В общении нам помогало мое скромное знание иврита, особенно там, где понимали русский и венгерский. Нашему сближению способствовало и то, что Адик быстро нашел в Венгрии новых друзей. Он в шутку говорил, что Венгрия – страна непуганых зверей, так его поражала наша искренность в отношениях. Наша компания формировалась из студентов семинарии, венгров, вернувшихся из Советского Союза после учебы в вузах, и из так называемой русской диаспоры — женщин, которые в СССР вышли замуж за венгров.
Это было молодое счастливое время. Мы ездили большой компанией на берег Дуная, жарили шашлыки. Или собирались у кого-нибудь на квартире, слушали Окуджаву, читали Пастернака, Солженицына, Войновича, обменивались запрещенной в Советском Союзе литературой и спорили до хрипоты.

> [Исходные записи]

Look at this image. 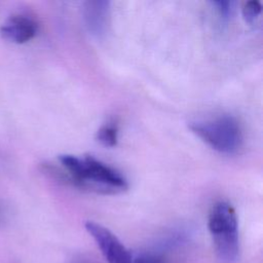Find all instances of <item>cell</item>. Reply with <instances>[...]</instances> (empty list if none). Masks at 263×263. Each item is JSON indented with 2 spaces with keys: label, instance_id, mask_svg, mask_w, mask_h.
I'll use <instances>...</instances> for the list:
<instances>
[{
  "label": "cell",
  "instance_id": "obj_1",
  "mask_svg": "<svg viewBox=\"0 0 263 263\" xmlns=\"http://www.w3.org/2000/svg\"><path fill=\"white\" fill-rule=\"evenodd\" d=\"M63 166L57 180L81 190L101 194H116L127 189L124 177L113 167L103 163L91 155L83 158L63 154L59 156Z\"/></svg>",
  "mask_w": 263,
  "mask_h": 263
},
{
  "label": "cell",
  "instance_id": "obj_2",
  "mask_svg": "<svg viewBox=\"0 0 263 263\" xmlns=\"http://www.w3.org/2000/svg\"><path fill=\"white\" fill-rule=\"evenodd\" d=\"M208 227L218 258L233 263L239 254L238 224L235 210L227 201L216 202L210 212Z\"/></svg>",
  "mask_w": 263,
  "mask_h": 263
},
{
  "label": "cell",
  "instance_id": "obj_3",
  "mask_svg": "<svg viewBox=\"0 0 263 263\" xmlns=\"http://www.w3.org/2000/svg\"><path fill=\"white\" fill-rule=\"evenodd\" d=\"M189 127L210 147L221 153H234L242 144L241 126L238 120L231 115L193 121L190 122Z\"/></svg>",
  "mask_w": 263,
  "mask_h": 263
},
{
  "label": "cell",
  "instance_id": "obj_4",
  "mask_svg": "<svg viewBox=\"0 0 263 263\" xmlns=\"http://www.w3.org/2000/svg\"><path fill=\"white\" fill-rule=\"evenodd\" d=\"M84 226L108 263H133L135 253L126 249L108 228L93 221H87Z\"/></svg>",
  "mask_w": 263,
  "mask_h": 263
},
{
  "label": "cell",
  "instance_id": "obj_5",
  "mask_svg": "<svg viewBox=\"0 0 263 263\" xmlns=\"http://www.w3.org/2000/svg\"><path fill=\"white\" fill-rule=\"evenodd\" d=\"M37 31V22L25 14L11 15L0 27L1 37L15 44H23L30 41L35 37Z\"/></svg>",
  "mask_w": 263,
  "mask_h": 263
},
{
  "label": "cell",
  "instance_id": "obj_6",
  "mask_svg": "<svg viewBox=\"0 0 263 263\" xmlns=\"http://www.w3.org/2000/svg\"><path fill=\"white\" fill-rule=\"evenodd\" d=\"M110 3L103 0L87 1L83 4L82 17L87 30L95 36H103L109 24Z\"/></svg>",
  "mask_w": 263,
  "mask_h": 263
},
{
  "label": "cell",
  "instance_id": "obj_7",
  "mask_svg": "<svg viewBox=\"0 0 263 263\" xmlns=\"http://www.w3.org/2000/svg\"><path fill=\"white\" fill-rule=\"evenodd\" d=\"M117 126L114 123H106L97 132V140L105 147H113L117 143Z\"/></svg>",
  "mask_w": 263,
  "mask_h": 263
},
{
  "label": "cell",
  "instance_id": "obj_8",
  "mask_svg": "<svg viewBox=\"0 0 263 263\" xmlns=\"http://www.w3.org/2000/svg\"><path fill=\"white\" fill-rule=\"evenodd\" d=\"M262 10V5L257 0L247 1L242 6V16L248 23L254 22Z\"/></svg>",
  "mask_w": 263,
  "mask_h": 263
},
{
  "label": "cell",
  "instance_id": "obj_9",
  "mask_svg": "<svg viewBox=\"0 0 263 263\" xmlns=\"http://www.w3.org/2000/svg\"><path fill=\"white\" fill-rule=\"evenodd\" d=\"M133 263H164L161 255L154 252L135 253Z\"/></svg>",
  "mask_w": 263,
  "mask_h": 263
},
{
  "label": "cell",
  "instance_id": "obj_10",
  "mask_svg": "<svg viewBox=\"0 0 263 263\" xmlns=\"http://www.w3.org/2000/svg\"><path fill=\"white\" fill-rule=\"evenodd\" d=\"M213 5L216 6V9L218 10L219 14L223 18L229 17V15L232 12V2L231 1H225V0H219L212 2Z\"/></svg>",
  "mask_w": 263,
  "mask_h": 263
}]
</instances>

> [Задания]
(a) Извлеките из фрагмента документа дословно отрывок от слов «Это было молодое» до слов «спорили до хрипоты.» включительно.
(b) Почему, согласно фрагменту документа, Адик в шутку называл Венгрию страной непуганых зверей?
Записи никак не связаны с фрагментом документа.

> [Ответы]
(a)
Это было молодое счастливое время. Мы ездили большой компанией на берег Дуная, жарили шашлыки. Или собирались у кого-нибудь на квартире, слушали Окуджаву, читали Пастернака, Солженицына, Войновича, обменивались запрещенной в Советском Союзе литературой и спорили до хрипоты.

(b) Адика поражала искренность в отношениях, с которой он столкнулся в Венгрии. Поэтому он в шутку и называл Венгрию страной непуганых зверей.